Carbon Classification¶

During normalization, grants are automatically classified for carbon relevance:

is_carbon_focused is set based on keyword analysis of title and description
carbon_categories are assigned from the 14 recognized categories
EU Taxonomy objectives are extracted where available

Deduplication¶

Deduplication uses content hashing (MD5 of title + description + source) to identify duplicate grants:

def compute_content_hash(grant: NormalizedGrant) -> str:
    content = f"{grant.title}|{grant.description}|{grant.source}"
    return hashlib.md5(content.encode("utf-8")).hexdigest()
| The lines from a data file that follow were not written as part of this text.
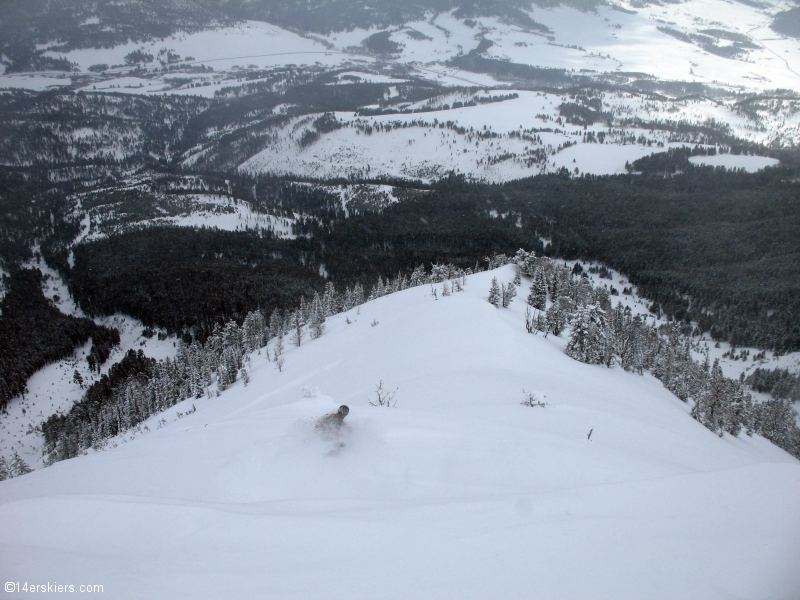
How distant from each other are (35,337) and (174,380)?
56.1m

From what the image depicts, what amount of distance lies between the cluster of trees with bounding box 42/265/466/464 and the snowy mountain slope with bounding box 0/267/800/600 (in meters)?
36.1

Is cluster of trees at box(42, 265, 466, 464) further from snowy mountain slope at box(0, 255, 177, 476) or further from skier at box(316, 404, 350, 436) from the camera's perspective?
skier at box(316, 404, 350, 436)

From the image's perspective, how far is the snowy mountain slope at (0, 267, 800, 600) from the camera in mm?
6352

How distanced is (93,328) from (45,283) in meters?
48.3

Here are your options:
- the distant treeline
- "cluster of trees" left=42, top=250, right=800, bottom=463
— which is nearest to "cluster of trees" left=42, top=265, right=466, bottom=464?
"cluster of trees" left=42, top=250, right=800, bottom=463

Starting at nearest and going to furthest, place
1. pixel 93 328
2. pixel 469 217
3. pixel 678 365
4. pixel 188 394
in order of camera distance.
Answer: pixel 678 365 < pixel 188 394 < pixel 93 328 < pixel 469 217

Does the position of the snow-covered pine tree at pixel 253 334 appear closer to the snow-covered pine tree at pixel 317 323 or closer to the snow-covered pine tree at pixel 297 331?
the snow-covered pine tree at pixel 297 331

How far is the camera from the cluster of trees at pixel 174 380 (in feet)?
172

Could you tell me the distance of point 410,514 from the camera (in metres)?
8.21

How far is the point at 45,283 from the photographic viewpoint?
126 metres

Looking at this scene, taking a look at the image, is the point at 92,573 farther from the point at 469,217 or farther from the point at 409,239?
the point at 469,217

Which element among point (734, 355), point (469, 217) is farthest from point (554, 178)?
point (734, 355)

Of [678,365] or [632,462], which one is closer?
[632,462]

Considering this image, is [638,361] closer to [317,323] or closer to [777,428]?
[777,428]
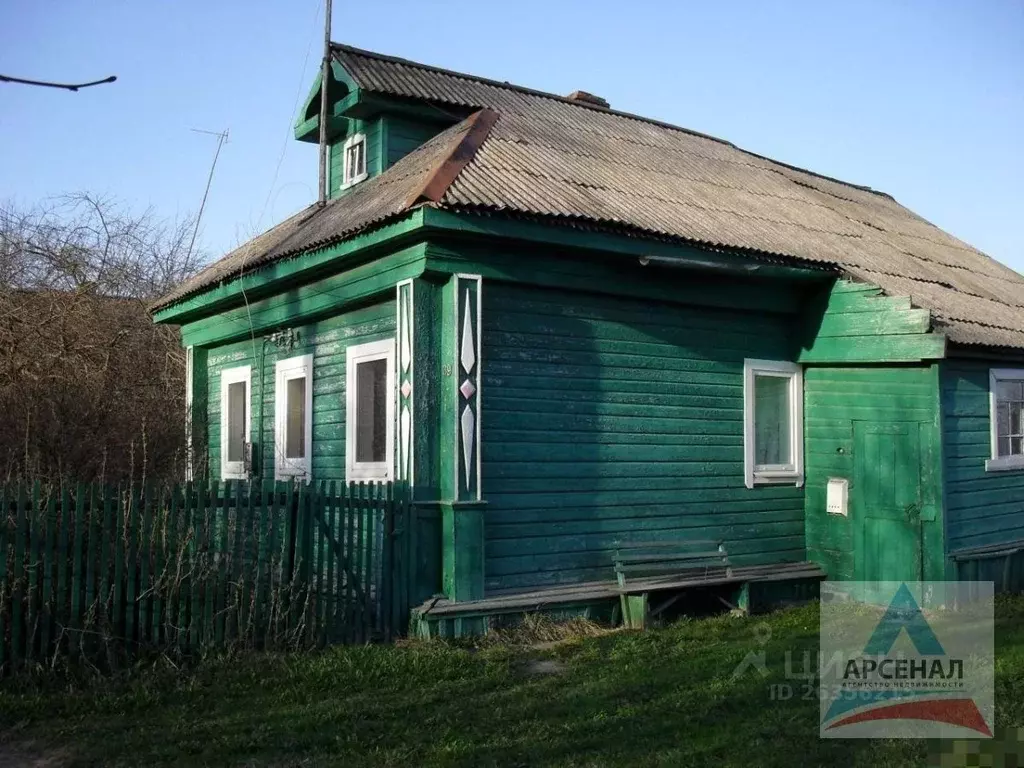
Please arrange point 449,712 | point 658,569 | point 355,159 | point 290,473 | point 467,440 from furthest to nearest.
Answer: point 355,159 < point 290,473 < point 658,569 < point 467,440 < point 449,712

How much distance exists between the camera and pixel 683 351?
10.1 metres

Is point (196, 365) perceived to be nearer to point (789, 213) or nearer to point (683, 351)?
point (683, 351)

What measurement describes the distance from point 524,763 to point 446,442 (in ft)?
12.0

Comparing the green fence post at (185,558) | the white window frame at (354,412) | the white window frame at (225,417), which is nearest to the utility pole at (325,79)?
the white window frame at (225,417)

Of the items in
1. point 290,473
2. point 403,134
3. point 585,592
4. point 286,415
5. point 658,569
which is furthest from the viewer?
point 403,134

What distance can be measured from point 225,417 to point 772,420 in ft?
22.8

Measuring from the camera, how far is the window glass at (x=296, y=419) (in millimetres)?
11328

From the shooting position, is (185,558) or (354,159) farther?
(354,159)

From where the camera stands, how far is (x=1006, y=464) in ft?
36.0

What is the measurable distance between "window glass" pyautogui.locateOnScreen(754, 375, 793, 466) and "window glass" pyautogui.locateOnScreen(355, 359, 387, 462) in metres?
3.99

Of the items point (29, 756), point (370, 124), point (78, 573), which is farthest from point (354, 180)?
point (29, 756)

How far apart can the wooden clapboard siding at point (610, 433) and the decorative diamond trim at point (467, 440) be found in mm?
342

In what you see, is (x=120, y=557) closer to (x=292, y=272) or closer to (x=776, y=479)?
(x=292, y=272)

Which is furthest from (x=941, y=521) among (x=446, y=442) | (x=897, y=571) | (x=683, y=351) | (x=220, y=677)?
(x=220, y=677)
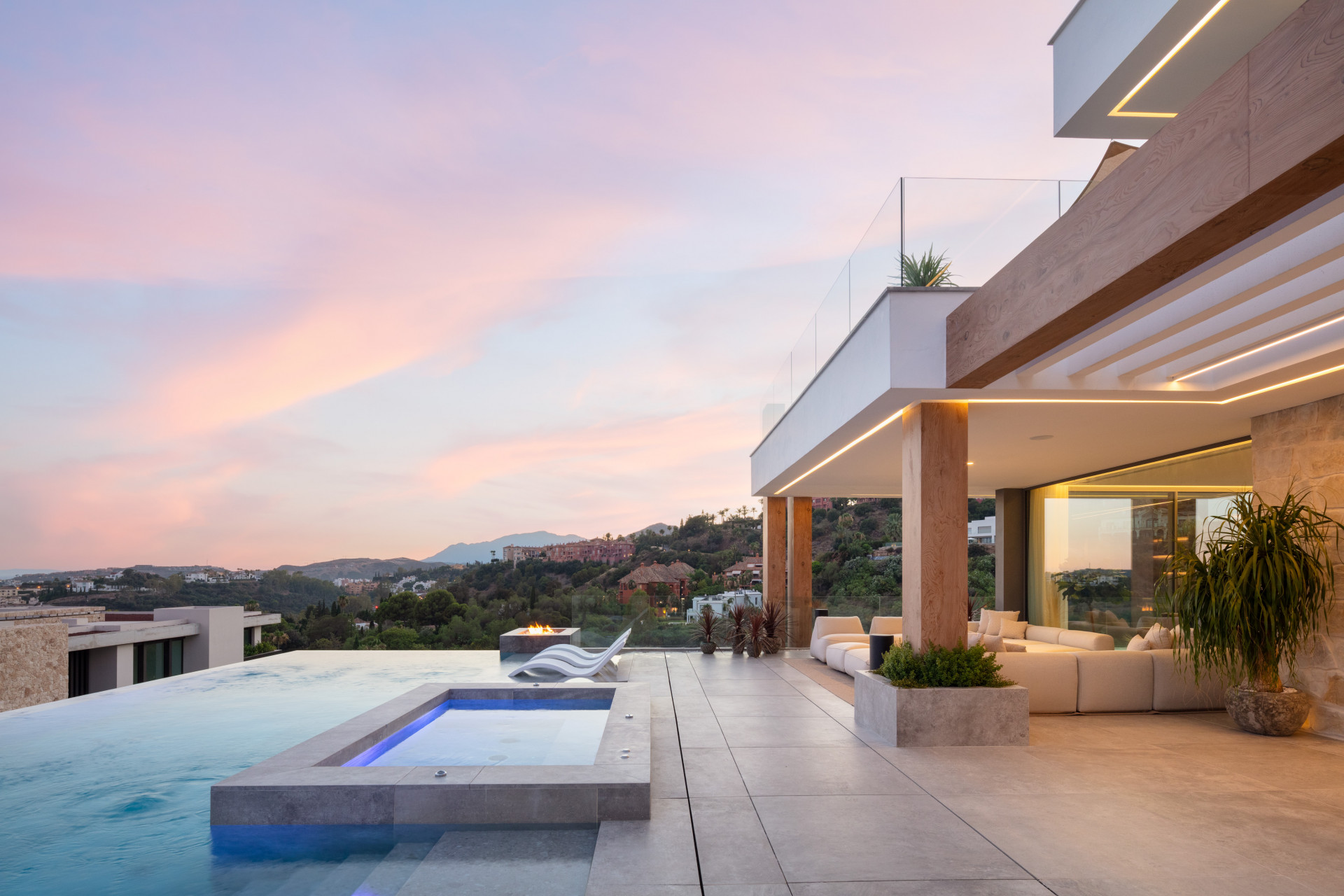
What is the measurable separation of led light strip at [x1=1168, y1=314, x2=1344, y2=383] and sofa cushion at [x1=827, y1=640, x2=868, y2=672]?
19.0ft

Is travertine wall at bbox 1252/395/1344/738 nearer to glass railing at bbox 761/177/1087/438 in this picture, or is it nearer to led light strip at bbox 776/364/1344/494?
led light strip at bbox 776/364/1344/494

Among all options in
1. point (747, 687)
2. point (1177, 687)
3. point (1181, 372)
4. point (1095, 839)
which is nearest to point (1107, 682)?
point (1177, 687)

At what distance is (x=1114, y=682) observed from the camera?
8250mm

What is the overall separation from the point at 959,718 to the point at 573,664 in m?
5.95

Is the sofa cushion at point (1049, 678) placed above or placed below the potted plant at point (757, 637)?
above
The database-level deduplication task (deduplicate_grants_task) identifies groups of grants sharing the same content_hash, keeps the most recently synced record as canonical, and marks duplicates as inactive.

Embedding Generation¶

Source: backend/app/services/embedding_service.py

The EmbeddingService generates 768-dimensional vectors using the all-mpnet-base-v2 sentence transformer model.

Configuration¶

@dataclass
class EmbeddingConfig:
    model_name: str = "all-mpnet-base-v2"
    embedding_dimension: int = 768
    batch_size: int = 32
    max_seq_length: int = 384
    device: str | None = None  # Auto-detect
    normalize_embeddings: bool = True

Features¶

Lazy model loading -- model is only loaded on first use
In-memory caching -- embeddings are cached by MD5 hash of input text
Batch processing -- multiple texts are processed together for GPU efficiency
Grant-specific -- generate_grant_embeddings() produces both title and description embeddings
Async wrapper -- generate_grant_embeddings_async() runs in a thread pool for non-blocking use
Cosine similarity -- compute_similarity() for comparing embedding vectors

Batch Processing¶

service = EmbeddingService(config)

# Single text
result = service.generate_embedding("Solar panel installation grant")
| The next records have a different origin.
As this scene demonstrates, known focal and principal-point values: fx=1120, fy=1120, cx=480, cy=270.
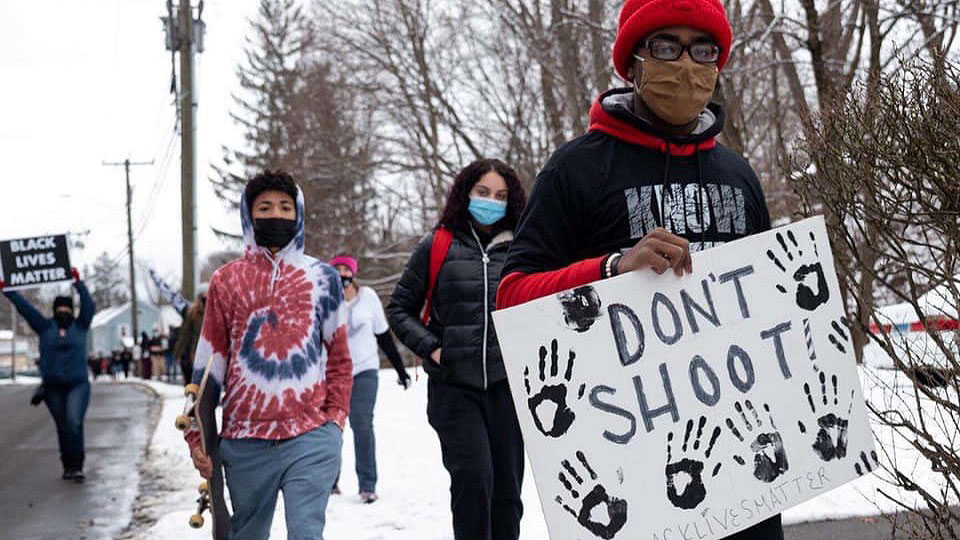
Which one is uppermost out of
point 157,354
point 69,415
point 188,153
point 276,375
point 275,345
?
point 188,153

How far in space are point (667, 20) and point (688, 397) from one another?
2.93 ft

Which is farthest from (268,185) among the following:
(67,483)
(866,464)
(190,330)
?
(190,330)

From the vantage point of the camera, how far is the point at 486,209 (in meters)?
Answer: 5.11

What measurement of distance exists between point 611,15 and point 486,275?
511 inches

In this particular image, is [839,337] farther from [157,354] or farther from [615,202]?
[157,354]

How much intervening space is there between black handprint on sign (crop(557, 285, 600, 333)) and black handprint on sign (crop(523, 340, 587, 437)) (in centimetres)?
8

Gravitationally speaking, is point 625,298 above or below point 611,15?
below

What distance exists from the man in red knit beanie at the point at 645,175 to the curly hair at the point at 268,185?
7.09ft

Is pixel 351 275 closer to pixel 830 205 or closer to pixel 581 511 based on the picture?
pixel 830 205

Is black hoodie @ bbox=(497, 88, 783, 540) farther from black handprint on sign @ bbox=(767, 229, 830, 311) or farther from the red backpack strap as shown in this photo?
the red backpack strap

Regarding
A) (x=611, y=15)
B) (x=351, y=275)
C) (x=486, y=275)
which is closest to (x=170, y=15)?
(x=611, y=15)

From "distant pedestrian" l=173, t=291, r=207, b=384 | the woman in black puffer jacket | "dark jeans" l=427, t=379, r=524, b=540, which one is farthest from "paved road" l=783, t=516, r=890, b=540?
"distant pedestrian" l=173, t=291, r=207, b=384

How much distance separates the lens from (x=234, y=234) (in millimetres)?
42594

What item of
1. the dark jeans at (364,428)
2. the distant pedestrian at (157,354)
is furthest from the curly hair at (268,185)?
the distant pedestrian at (157,354)
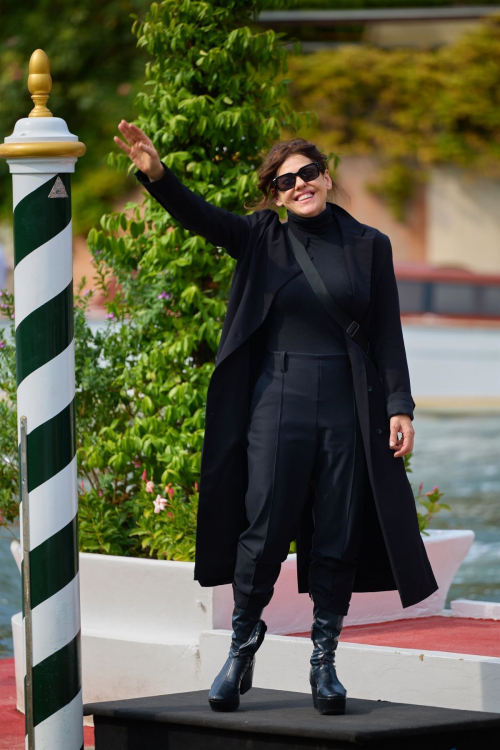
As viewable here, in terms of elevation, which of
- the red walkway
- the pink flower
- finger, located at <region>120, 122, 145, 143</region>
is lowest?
the red walkway

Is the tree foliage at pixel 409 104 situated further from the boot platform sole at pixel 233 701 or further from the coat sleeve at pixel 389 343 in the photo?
the boot platform sole at pixel 233 701

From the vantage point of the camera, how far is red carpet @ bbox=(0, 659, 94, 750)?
3.96 metres

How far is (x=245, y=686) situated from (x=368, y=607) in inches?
52.6

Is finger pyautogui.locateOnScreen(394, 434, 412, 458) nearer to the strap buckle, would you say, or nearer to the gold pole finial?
the strap buckle

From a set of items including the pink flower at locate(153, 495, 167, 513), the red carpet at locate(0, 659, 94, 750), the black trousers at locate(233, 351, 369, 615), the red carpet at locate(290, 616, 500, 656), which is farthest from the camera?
the pink flower at locate(153, 495, 167, 513)

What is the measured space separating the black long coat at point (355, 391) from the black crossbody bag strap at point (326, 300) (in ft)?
0.09

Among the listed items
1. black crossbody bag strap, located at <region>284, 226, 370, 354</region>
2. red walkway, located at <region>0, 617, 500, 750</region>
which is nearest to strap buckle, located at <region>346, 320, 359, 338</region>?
black crossbody bag strap, located at <region>284, 226, 370, 354</region>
# Batch processing (efficient for multiple grants)
results = service.generate_batch_embeddings([
    "Energy efficiency grant",
    "Renewable energy funding",
    "Clean technology innovation",
])

# Grant-specific (title + description embeddings)
grant_result = service.generate_grant_embeddings(normalized_grant)

Celery Tasks¶

Pipeline tasks are defined in backend/app/tasks/grant_pipeline_tasks.py and routed to the sync queue:

Task	Name	Description
`sync_cordis_grants`	`grant_pipeline.sync_cordis_grants`	Fetch from CORDIS
`sync_eu_portal_grants`	`grant_pipeline.sync_eu_portal_grants`	Fetch from EU Portal
`sync_iati_grants`	`grant_pipeline.sync_iati_grants`	Fetch from IATI
`sync_gcf_projects`	`grant_pipeline.sync_gcf_projects`	Fetch from GCF
`sync_world_bank_projects`	`grant_pipeline.sync_world_bank_projects`	Fetch from World Bank
`sync_all_grants`	`grant_pipeline.sync_all_grants`	Orchestrate all sources
`generate_grant_embeddings_task`	`grant_pipeline.generate_embeddings`	Generate missing embeddings
`deduplicate_grants_task`	`grant_pipeline.deduplicate_grants`	Remove duplicates

All sync tasks use autoretry_for=(Exception,) with exponential backoff (max 600 seconds) and 3 retries.

Scheduling¶

Grant synchronization is automated via Celery Beat:

Schedule	Task	Time (UTC)
Daily sync	`daily_grant_sync`	2:00 AM
Weekly full sync	`weekly_full_sync`	Sunday 3:00 AM
Periodic sync	`sync_all_grant_sources`	Every 6 hours
Expired cleanup	`cleanup_expired_grants`	Daily 4:00 AM

See Celery for full schedule details.